Summary
This 8-K filing from FedEx Corp. (FDX) primarily announces two significant personnel-related events. Firstly, it details a performance-based retention award for its Chief Financial Officer, Alan B. Graf, Jr., tied to achieving a fiscal 2020 Earnings Per Share (EPS) goal. This award aims to incentivize executive commitment and performance through fiscal year 2020, with payouts contingent on reaching specific EPS targets, excluding certain integration and restructuring expenses related to the TNT Express acquisition. Secondly, the report announces the upcoming retirement of Christine P. Richards, Executive Vice President, General Counsel, and Secretary, effective September 30, 2017. This transition includes a separation agreement with a non-compete clause and a one-time payment to Ms. Richards. Investors should note these changes in key leadership positions and the financial incentives designed to ensure executive continuity and performance during a period of integration.
Key Highlights
- 1Performance-based cash award approved for CFO Alan B. Graf, Jr., with a target value of $574,661.

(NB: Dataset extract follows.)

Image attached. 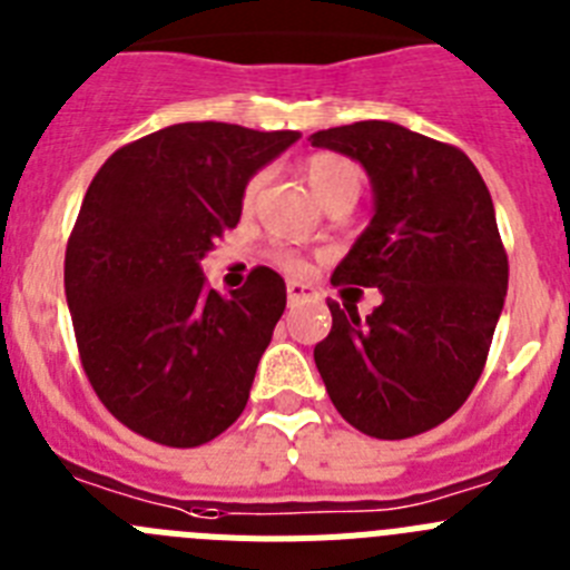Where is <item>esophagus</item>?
Masks as SVG:
<instances>
[{"instance_id":"34e87169","label":"esophagus","mask_w":570,"mask_h":570,"mask_svg":"<svg viewBox=\"0 0 570 570\" xmlns=\"http://www.w3.org/2000/svg\"><path fill=\"white\" fill-rule=\"evenodd\" d=\"M286 297H289V304H301V301H306V297H315V289H312L309 284H297V281H289L286 284Z\"/></svg>"}]
</instances>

- 2CFO award is contingent on achieving a fiscal 2020 EPS goal, excluding specific integration and restructuring costs.
- 3Full payout of CFO award requires meeting or exceeding the fiscal 2020 EPS goal; partial payout possible between 80% and 100% of the goal.
- 4CFO must remain in his role through the end of fiscal 2020 to be eligible for the award.
- 5CFO Alan B. Graf, Jr. also received a restricted stock award of 1,785 shares with a four-year ratable vesting period.
- 6Executive Vice President, General Counsel and Secretary, Christine P. Richards, will retire effective September 30, 2017.
- 7Ms. Richards will receive a one-time payment of $753,900 following her retirement, as part of a separation agreement including a one-year non-compete covenant.